We can investigate a little further now, to see how much variability there is in the data. A typical data set of random measurements follows what is now as a Normal (or Gaussian) distribution; otherwise known as a Bell Curve. One of the characteristics of this distribution is that observations are concentrated around a central point - the mean - and range outwards at known rates based on the number of standard deviations.

Standard deviation is a measure of the variability in the data and is calculated as follows:
d =
sqrt(sum(x - x*)^2)/n

To demonstrate with our data:

x x* (x-x*) (x-x*)^2
1 119.65 143.8725 -24.2225 586.7295
2 122.98 143.8725 -20.8925 436.4966
3 133.343 143.8725 -10.5295 110.8704
4 135.788 143.8725 -8.0845 65.35914
5 136.277 143.8725 -7.5955 57.69162
6 138.802 143.8725 -5.0705 25.70997
7 141.003 143.8725 -2.8695 8.23403
8 142.225 143.8725 -1.6475 2.714256
9 177.538 143.8725 33.6655 1133.366
10 191.119 143.8725 47.2465 2232.232



Total
4659.403

Our variance is given as 4659.403/10 = 465.9403. And our standard deviation s is the square root of the variance, 21.5866. [Note: the formulae used by Microsoft Excel assume the data is a sample rather than the population itself. Results will differ. We'll discuss the difference between sample and population data in another article.]

If our data were 'normal' - i.e bell-shaped - we can estimate the upper and lower limits of our 'expected' data based on our mean and standard deviation. We expect roughly 2/3 of all values to fall within one standard deviation of the mean, or somewhere between 122.29s (143.8725 - 21.5866) and 165.46s (143.8725 + 21.5866). We expect roughly 95.5% of all observed values to fall within 2 standard deviations of the mean, or somewhere between 100.70s (143.8725 - 2 x 21.5866) and 187.04s (143.8725 + 2 x 21.5866).

Three standard deviations either side of the mean should account for around 99.75% of all observed values - giving a range of between 79.12s and 208.63s.

You can see from these ranges that all of our completion times fall within three standard deviations of the mean. Statistically speaking, we'd call this data 'normal' - in the 'everyday' sense of the word. In other words, although those two higher values seem to stick out of the scatterplot, statistically they're not atypical.
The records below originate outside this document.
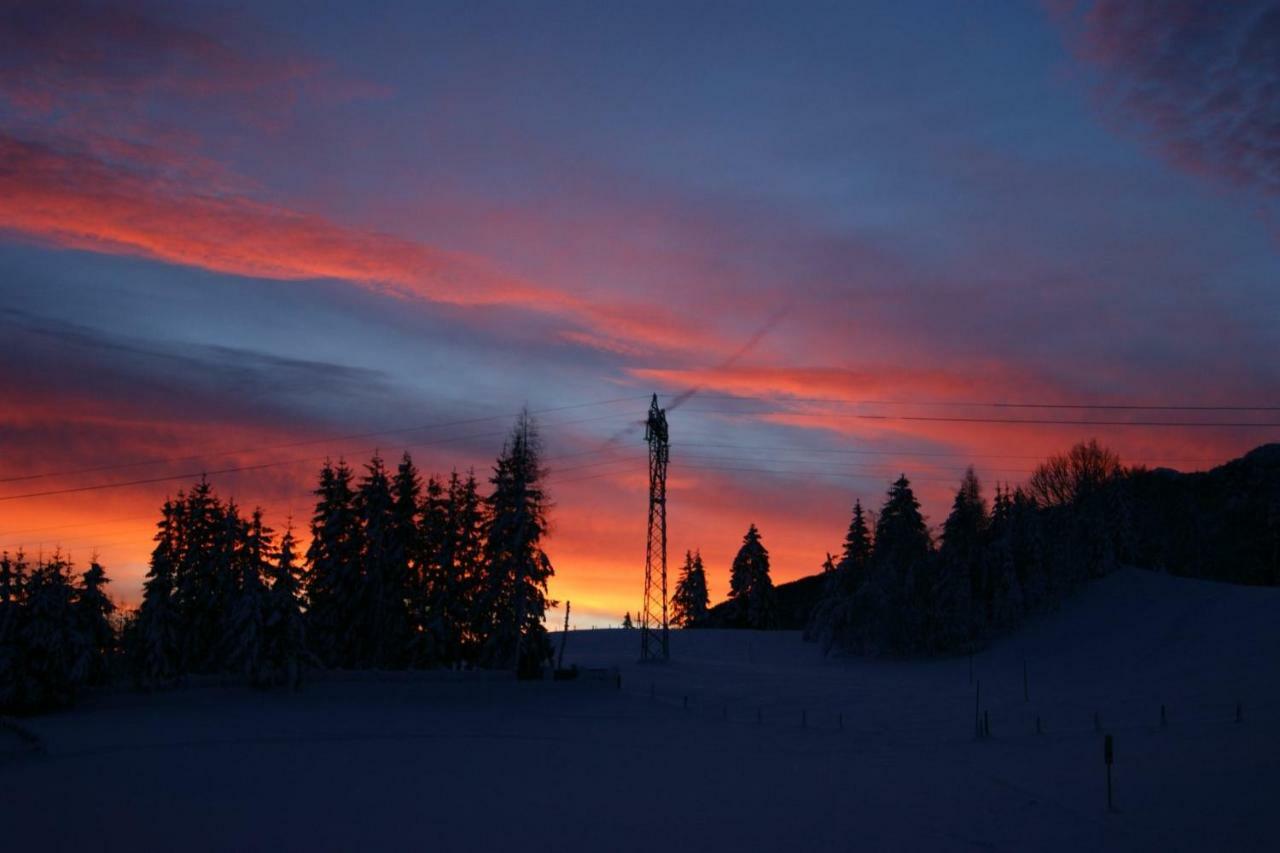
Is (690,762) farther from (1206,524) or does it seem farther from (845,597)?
(1206,524)

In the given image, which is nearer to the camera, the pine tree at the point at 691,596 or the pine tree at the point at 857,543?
the pine tree at the point at 857,543

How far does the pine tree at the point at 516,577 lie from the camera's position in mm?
54281

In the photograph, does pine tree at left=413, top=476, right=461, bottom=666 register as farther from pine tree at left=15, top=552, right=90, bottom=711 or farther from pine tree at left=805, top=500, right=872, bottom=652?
pine tree at left=805, top=500, right=872, bottom=652

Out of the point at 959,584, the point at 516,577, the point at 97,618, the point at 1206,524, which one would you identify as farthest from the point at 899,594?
the point at 1206,524

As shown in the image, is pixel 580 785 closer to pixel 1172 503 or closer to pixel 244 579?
pixel 244 579

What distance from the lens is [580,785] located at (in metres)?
32.7

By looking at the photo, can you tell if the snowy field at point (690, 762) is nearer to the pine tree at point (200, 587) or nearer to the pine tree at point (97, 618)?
the pine tree at point (97, 618)

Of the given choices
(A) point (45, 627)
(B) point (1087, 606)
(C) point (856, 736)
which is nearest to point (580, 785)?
(C) point (856, 736)

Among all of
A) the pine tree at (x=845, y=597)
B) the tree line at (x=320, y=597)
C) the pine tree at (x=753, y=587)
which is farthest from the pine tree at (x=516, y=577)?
the pine tree at (x=753, y=587)

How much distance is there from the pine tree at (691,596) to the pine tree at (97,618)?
260ft

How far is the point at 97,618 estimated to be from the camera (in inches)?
1991

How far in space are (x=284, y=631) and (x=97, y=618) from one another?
10.0 meters

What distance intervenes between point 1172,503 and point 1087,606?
7088 centimetres

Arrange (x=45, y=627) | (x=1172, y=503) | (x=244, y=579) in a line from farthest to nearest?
1. (x=1172, y=503)
2. (x=244, y=579)
3. (x=45, y=627)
We need to be careful at this point not to draw too many conclusions from this one day's worth of data. We could use this data to attempt to predict what tomorrow's completion times might look like, but the reality is that it wouldn't tell us much with only 10 observations from which to draw. However, that's a topic for another day when we discuss statistical inferences and estimating population parameters based on a test sample. But first (and next) we need to discuss sampling techniques: the next topic in this series.

1 comment:

Steve 'Doc' Baty said...

Note: the Excel functions mentioned above are stdev() for standard deviation, var() for variance, and average() for the mean.